Vom Herzenslauf zur Herzenssache

«Laufen ist mein Hobby, das ich gerne mache. Deshalb finde ich es schön, diese Freude und meine Erfahrungen weitergeben zu können», erklärt sie ihre Motivation. Ein besonderes Anliegen ist der Sportlerin die Förderung regionaler Sportveranstaltungen. Ob Rhylauf, Rhyathlon oder Altstätter Städtlilauf – für Volz-Wüst steht das Gemeinschaftserlebnis im Vordergrund: «Erlebt man diese Anlässe, spürt man die Freude des Miteinanders und die Begeisterung, die das auslöst.»

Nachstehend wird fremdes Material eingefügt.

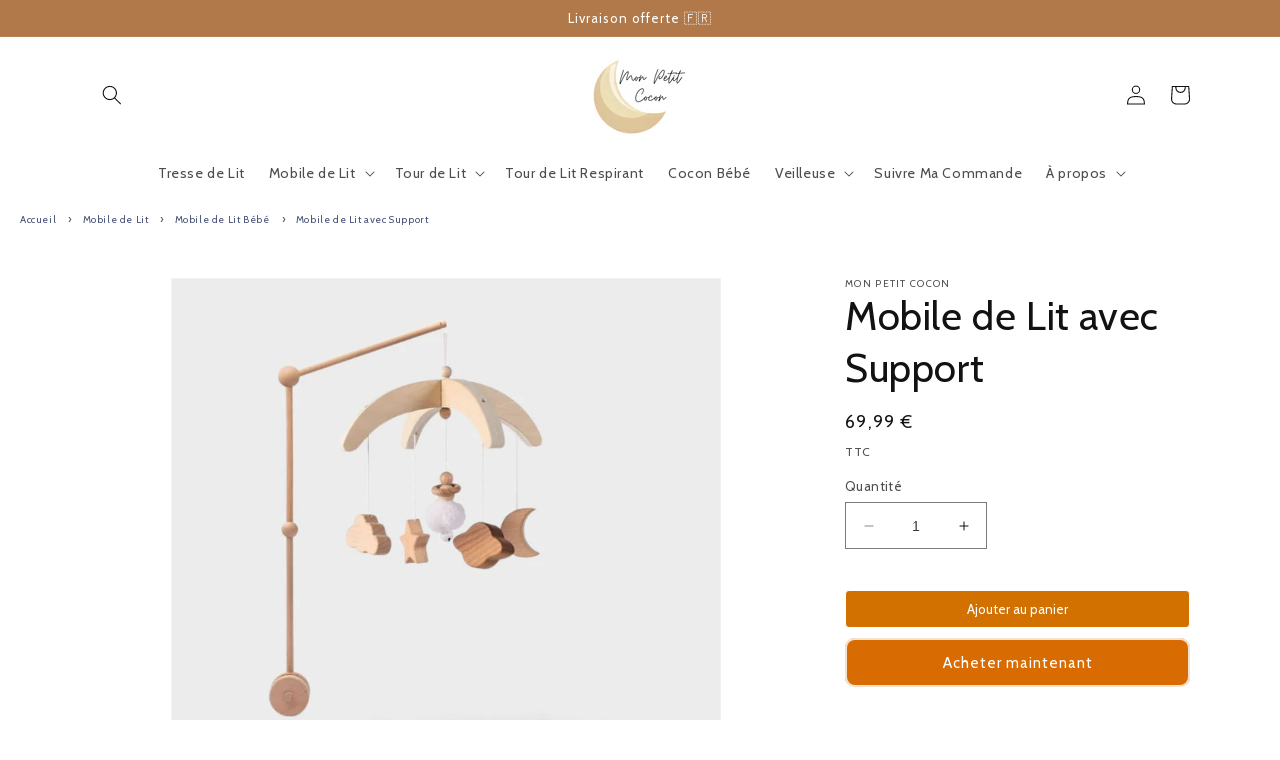

--- FILE ---
content_type: text/javascript
request_url: https://cdn.starapps.studio/apps/vsk/875b88-3/data.js
body_size: 643
content:
"use strict";"undefined"==typeof window.starapps_data&&(window.starapps_data={}),"undefined"==typeof window.starapps_data.product_groups&&(window.starapps_data.product_groups=[{"id":4893870,"products_preset_id":642052,"collections_swatch":"first_product_image","group_name":"Tresse blanc et rose","option_name":"Hauteur de la tresse","collections_preset_id":null,"display_position":"bottom","products_swatch":"first_product_image","mobile_products_preset_id":null,"mobile_products_swatch":"first_product_image","mobile_collections_preset_id":null,"mobile_collections_swatch":"first_product_image","same_products_preset_for_mobile":true,"same_collections_preset_for_mobile":true,"option_values":[{"id":8504035770706,"option_value":"3 brins","handle":"tresse-pour-lit-bebe","published":true,"swatch_src":null,"swatch_value":null},{"id":8504037015890,"option_value":"4 brins","handle":"tresse-de-lit-integrale","published":true,"swatch_src":null,"swatch_value":null},{"id":8581995528530,"option_value":"6 brins","handle":"mega-tresse-de-lit-chambre-bebe","published":true,"swatch_src":null,"swatch_value":null}]},{"id":4893864,"products_preset_id":642052,"collections_swatch":"first_product_image","group_name":"Tresse de lit beige","option_name":"Hauteur de la tresse","collections_preset_id":null,"display_position":"bottom","products_swatch":"first_product_image","mobile_products_preset_id":null,"mobile_products_swatch":"first_product_image","mobile_collections_preset_id":null,"mobile_collections_swatch":"first_product_image","same_products_preset_for_mobile":true,"same_collections_preset_for_mobile":true,"option_values":[{"id":8504035180882,"option_value":"3 brins","handle":"tresse-lit-bebe-beige","published":true,"swatch_src":null,"swatch_value":null},{"id":8504035606866,"option_value":"4 brins","handle":"tresse-lit-beige","published":true,"swatch_src":null,"swatch_value":null},{"id":8581995299154,"option_value":"6 brins","handle":"mega-tresse-de-lit-beige","published":true,"swatch_src":null,"swatch_value":null}]},{"id":4893867,"products_preset_id":642052,"collections_swatch":"first_product_image","group_name":"Tresse de lit blanc","option_name":"Hauteur de la tresse","collections_preset_id":null,"display_position":"bottom","products_swatch":"first_product_image","mobile_products_preset_id":null,"mobile_products_swatch":"first_product_image","mobile_collections_preset_id":null,"mobile_collections_swatch":"first_product_image","same_products_preset_for_mobile":true,"same_collections_preset_for_mobile":true,"option_values":[{"id":8504035344722,"option_value":"3 brins","handle":"tresse-de-lit-blanche","published":true,"swatch_src":null,"swatch_value":null},{"id":8504036589906,"option_value":"4 brins","handle":"tour-lit-tresse-blanc","published":true,"swatch_src":null,"swatch_value":null},{"id":8581995233618,"option_value":"6 brins","handle":"grosse-tresse-de-lit-blanc","published":true,"swatch_src":null,"swatch_value":null}]},{"id":4893873,"products_preset_id":642052,"collections_swatch":"first_product_image","group_name":"Tresse gris","option_name":"Hauteur de la tresse","collections_preset_id":null,"display_position":"bottom","products_swatch":"first_product_image","mobile_products_preset_id":null,"mobile_products_swatch":"first_product_image","mobile_collections_preset_id":null,"mobile_collections_swatch":"first_product_image","same_products_preset_for_mobile":true,"same_collections_preset_for_mobile":true,"option_values":[{"id":8627127550290,"option_value":"3 brins","handle":"tour-de-lit-tresse-gris","published":true,"swatch_src":null,"swatch_value":null},{"id":8581995462994,"option_value":"6 brins","handle":"grosse-tresse-tour-de-lit","published":true,"swatch_src":null,"swatch_value":null}]},{"id":4893869,"products_preset_id":642052,"collections_swatch":"first_product_image","group_name":"Tresse marron","option_name":"Hauteur de la tresse","collections_preset_id":null,"display_position":"bottom","products_swatch":"first_product_image","mobile_products_preset_id":null,"mobile_products_swatch":"first_product_image","mobile_collections_preset_id":null,"mobile_collections_swatch":"first_product_image","same_products_preset_for_mobile":true,"same_collections_preset_for_mobile":true,"option_values":[{"id":8504035148114,"option_value":"3 brins","handle":"tresse-de-lit-marron","published":true,"swatch_src":null,"swatch_value":null},{"id":8504035803474,"option_value":"4 brins","handle":"tresse-bebe-lit","published":true,"swatch_src":null,"swatch_value":null},{"id":8581995037010,"option_value":"6 brins","handle":"grosse-tresse-de-lit","published":true,"swatch_src":null,"swatch_value":null}]},{"id":4893871,"products_preset_id":642052,"collections_swatch":"first_product_image","group_name":"Tresse rose","option_name":"Hauteur de la tresse","collections_preset_id":null,"display_position":"bottom","products_swatch":"first_product_image","mobile_products_preset_id":null,"mobile_products_swatch":"first_product_image","mobile_collections_preset_id":null,"mobile_collections_swatch":"first_product_image","same_products_preset_for_mobile":true,"same_collections_preset_for_mobile":true,"option_values":[{"id":8504036983122,"option_value":"3 brins","handle":"tour-lit-tresse-rose","published":true,"swatch_src":null,"swatch_value":null},{"id":8504036426066,"option_value":"4 brins","handle":"tresse-de-lit-rose","published":true,"swatch_src":null,"swatch_value":null}]},{"id":4893874,"products_preset_id":642052,"collections_swatch":"first_product_image","group_name":"Tresse rose gris blanc","option_name":"Hauteur de la tresse","collections_preset_id":null,"display_position":"bottom","products_swatch":"first_product_image","mobile_products_preset_id":null,"mobile_products_swatch":"first_product_image","mobile_collections_preset_id":null,"mobile_collections_swatch":"first_product_image","same_products_preset_for_mobile":true,"same_collections_preset_for_mobile":true,"option_values":[{"id":8504035672402,"option_value":"4 brins","handle":"tour-lit-respirant-tresse","published":true,"swatch_src":null,"swatch_value":null},{"id":8581995397458,"option_value":"6 brins","handle":"tour-de-lit-grosse-tresse","published":true,"swatch_src":null,"swatch_value":null}]}],window.starapps_data.product_groups_chart={"tresse-pour-lit-bebe":[0],"tresse-de-lit-integrale":[0],"mega-tresse-de-lit-chambre-bebe":[0],"tresse-lit-bebe-beige":[1],"tresse-lit-beige":[1],"mega-tresse-de-lit-beige":[1],"tresse-de-lit-blanche":[2],"tour-lit-tresse-blanc":[2],"grosse-tresse-de-lit-blanc":[2],"tour-de-lit-tresse-gris":[3],"grosse-tresse-tour-de-lit":[3],"tresse-de-lit-marron":[4],"tresse-bebe-lit":[4],"grosse-tresse-de-lit":[4],"tour-lit-tresse-rose":[5],"tresse-de-lit-rose":[5],"tour-lit-respirant-tresse":[6],"tour-de-lit-grosse-tresse":[6]});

Um den Einstieg in den Sport zu erleichtern und die lokale Laufbegeisterung zu fördern, hat Volz-Wüst ein abwechslungsreiches Programm zusammengestellt: Neben dem Treffpunkt für alle am Dienstag 18.15 Uhr beim «Brüggli» auf der Allmend in Altstätten bietet sie am Mittwoch um 18.15 Uhr einen Laufkurs für Anfänger an. Das Programm umfasst weit mehr als reines Ausdauertraining. Unter der Leitung erfahrener und zertifizierter ESA-Leiter werden gezielt Lauftechnik, Kraftübungen sowie Stretching integriert. 

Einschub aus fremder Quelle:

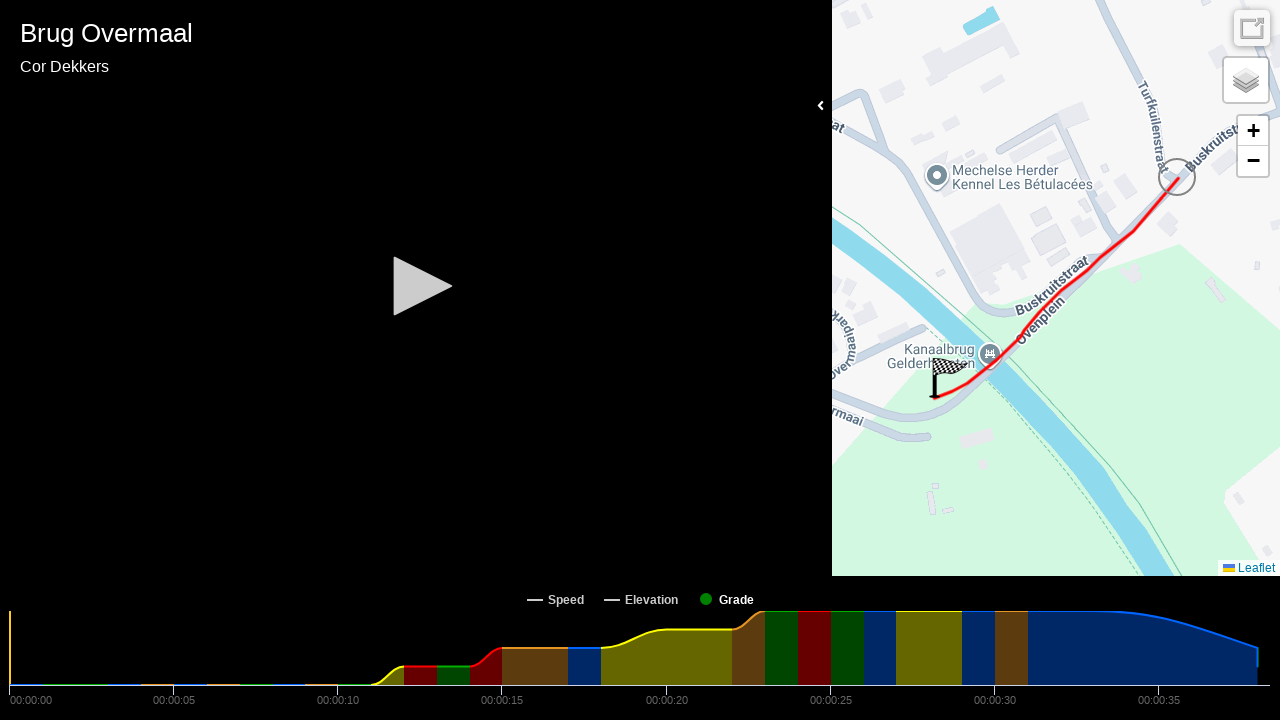

--- FILE ---
content_type: text/html; charset=UTF-8
request_url: https://player.kinomap.com/ztdv3u?lang=en
body_size: 6575
content:
<!doctype html>
<html lang="en">
    <head prefix="og: http://ogp.me/ns# fb: http://ogp.me/ns/fb# video: http://ogp.me/ns/video#">
        <meta charset="utf-8">
        <meta http-equiv="X-UA-Compatible" content="IE=edge">
        <meta name="robots" content="noindex">
        <meta name="viewport" content="width=device-width, initial-scale=1, shrink-to-fit=no">
        <link rel="icon" type="image/png" href="https://player.kinomap.com/favicon.png"/>
        <!--[if IE]>
        <link rel="shortcut icon" type="image/x-icon" href="https://player.kinomap.com/favicon.ico"/>
        <![endif]-->
        <meta name="csrf-token" content="b3uFEjBfs079eOp5gTA0XrXVlaZzADHyI3zlHrLt">
        <meta name="locale" content="en">
        <title>Brug Overmaal - Kinomap</title>
            <meta property="fb:app_id"      content="181603978544236" />
    <meta property="og:type"        content="video.other" />
    <meta property="og:url"         content="https://player.kinomap.com/ztdv3u" />
    <meta property="og:image"       content="https://dtn44hfc1xtr4.cloudfront.net/z/t/ztdv3u_640x480.jpg?Expires=1762558998&Signature=FrIXaXn9CKB6LRUfezoyybi3imfrHfmYdwTYXcGxQhfAwRpl4WrH3nwV5BPIG3MOHIeHTK9Xf7W2WWcoNdctx-X6-Et8cQJ5pQ5N2Lomzy5qmJPM2AK0VGm1~G7K0armIzGrzwnE5cabIS5-p8v3Msvtc1CQb4gViQqrhMj7Qu4Mnkv9AJXVd248RrfYEnejnS6hFJSUe6sgDhu48Tq4Maq5pvRUaNIPCk8bNot8xY9L6vIZXGa7qf3lGk~Sefs9d9yS8P-C5WFPEexWuoP6Y~zqSKwuZsztsAKTsdLjglflMLypbqp63QOJ2jypM1tQZRgWO5lhtFY4-dHzrGxRhQ__&Key-Pair-Id=APKAIAOH4YUSYMI7SPBA" />
    <meta property="og:title"       content="Brug Overmaal" />
    <meta property="og:description" content=" Kinomap Video " />
    <meta property="og:video:url"   content="https://dtn44hfc1xtr4.cloudfront.net/z/t/ztdv3u.mp4?Expires=1762558998&amp;Signature=[base64]~lVdwz4QNUt132d-1EVwOz6AQu6vp~KZWSkeKRp1kxy2WrKDojUjoPVG1bcD11t9-qS2L542HVkjIy7eSmDgw~GPeNYCvBOlOejY0uumJMlQ__&amp;Key-Pair-Id=APKAIAOH4YUSYMI7SPBA" />

        <link rel="stylesheet" href="https://player.kinomap.com/css/app.css?id=b1357f81c188fbe45d94">

            <script type="text/javascript">
        let url = (window.location != window.parent.location)
            ? document.location.ancestorOrigins ? document.location.ancestorOrigins[0] : document.referrer
            : document.location.href;
        let onKinomap = url.includes('.kinomap.') ? 1 : 0
        let onDecathlon = url.includes('.decathlon.') ? 1 : 0
        window.filename        = 'ztdv3u';
        window.player_options  = {"autoStart":false,"timeStart":0};
        window.onKinomap       = onKinomap;
        window.onDecathlon       = onDecathlon;
        window.unit            = 'metric';
        window.host            = '';
        window.canEdit         = '';
        window.isAdmin         = '';
    </script>
        <script defer src="https://use.fontawesome.com/releases/v5.0.10/js/all.js" integrity="sha384-slN8GvtUJGnv6ca26v8EzVaR9DC58QEwsIk9q1QXdCU8Yu8ck/tL/5szYlBbqmS+" crossorigin="anonymous"></script>
        <script src="https://player.kinomap.com/js/jwplayer-8.2.2/jwplayer.js"></script>
        <script>jwplayer.key="QQvw0G5d6xjep9+7t0kwKzJmIzaf6pesEe0nsVDnzRI=";</script>
        <script src="https://player.kinomap.com/js/lang.js"></script>
        <script src="https://player.kinomap.com/js/app.js?id=5287f5b16250419d6e1e"></script>
        <script src="https://maps.googleapis.com/maps/api/js?key=AIzaSyCBBJm6GXBCMDi0smKyDo1L5EJQDbiLV04"></script>
        <script>
            (function(i,s,o,g,r,a,m){i['GoogleAnalyticsObject']=r;i[r]=i[r]||function(){
                (i[r].q=i[r].q||[]).push(arguments)},i[r].l=1*new Date();a=s.createElement(o),
                m=s.getElementsByTagName(o)[0];a.async=1;a.src=g;m.parentNode.insertBefore(a,m)
            })(window,document,'script','//www.google-analytics.com/analytics.js','ga');

            ga('create', 'UA-473207-16', 'auto');
            ga('send', 'pageview');
        </script>
    </head>
    <body>
            <div id="main-container" class="main-container">
        <div id="loading" class="text-white text-center" style="font-size: 3rem;">
            <h3>Loading player...</h3>
            <i class="fas fa-sync fa-spin"></i>
        </div>
        <div id="video-map-container" class="video-container" style="display: none;">

            <div class="player-container">
                                <div id="dashboard" class="dashboard-data">
    <div id="dashboard-visibility">
        <span class="hide-dashboard d-none">
            <i class="fas fa-angle-right"></i>
        </span>
        <span class="show-dashboard">
            <i class="fas fa-angle-left"></i>
        </span>
    </div>
    <div id="metric-speed" class="metric d-none">
        <span class="metric-title">Speed</span>
        <span class="metric-data">-</span>
        <span class="metric-unit">km/h</span>
    </div>
    <div id="metric-elevation" class="metric d-none">
        <span class="metric-title">Elev.</span>
        <span class="metric-data">-</span>
        <span class="metric-unit">m</span>
    </div>
    <div id="metric-distance" class="metric d-none">
        <span class="metric-title">Dist.</span>
        <span class="metric-data">-</span>
        <span class="metric-unit">m</span>
    </div>
    <div id="metric-grade" class="metric d-none">
        <span class="metric-title">Grade</span>
        <span class="metric-data">-</span>
        <span class="metric-unit">%</span>
    </div>
</div>
                <div id="sync" class="sync-data">
    <i class="fas fa-sync" data-toggle="tooltip" data-placement="right" title="Synchronize the video and GPS"></i>
</div>
<div id="slopeEdited">
    The synchronization of this video is not possible anymore: the grades have already been checked.
    <br><a id="slopeEditedLink">Close</a>
</div>                <div id="thumbnail">
    <i class="fas fa-camera" data-toggle="tooltip" data-placement="left" title="Change the thumbnail of your video"></i>
</div>
<div id="thumbnailLoading">
    Loading...
</div>
<div id="thumbnailEdited">
    The thumbnail of the video was updated
    <br><a id="thumbnailEditedLink">Close</a>
</div>
<div id="thumbnailError">
    The thumbnail was not updated
    <br><a id="thumbnailErrorLink">Close</a>
</div>                <div id="video-player">Loading player...</div>
            </div>

            <div class="map-container">
                <div id="map" class="map"></div>
            </div>

        </div>

        <div id="chart" class="chart-container" style="display: none;"></div>
    </div>
    </body>
</html>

Durch den Einsatz mehrerer Leiter kann individuell auf verschiedene Leistungsniveaus eingegangen werden. So wird sichergestellt, dass niemand überfordert wird und der Spass nicht zu kurz kommt. Fabienne Volz-Wüsts Credo ist klar:

Im Mittelpunkt stehen Freude, Motivation und das Erlebnis.

Das Lächeln, nicht die Zeit zählt

Das gemeinsame Laufen kann, aber muss nicht als Vorbereitung auf den 40. Altstätter Städtlilauf am 5. September genutzt werden. Gestartet wird am 3. Juni, ein Einstieg ist jederzeit möglich. Mal geht es während rund einer Fünfviertelstunde durch das Riet oder dann ins Städtli oder über Hügel. Werden am Dienstag zwischen acht und elf Kilometern gelaufen, sind es am Mittwoch zwei bis drei Kilometer, bei denen jeder  und jede eigenen Tempo laufen kann. 

Fabienne Volz-Wüst selbst läuft bis fünfmal die Woche. Doch sie weiss: «Auch Pausen oder alternative Bewegung, wie zum Beispiel Fahrradfahren, sind wichtig.» Denn am Ende zählt nicht die Zeit auf der Stoppuhr, sondern das gemeinsame Lächeln nach einem Training oder bei einem Zieleinlauf.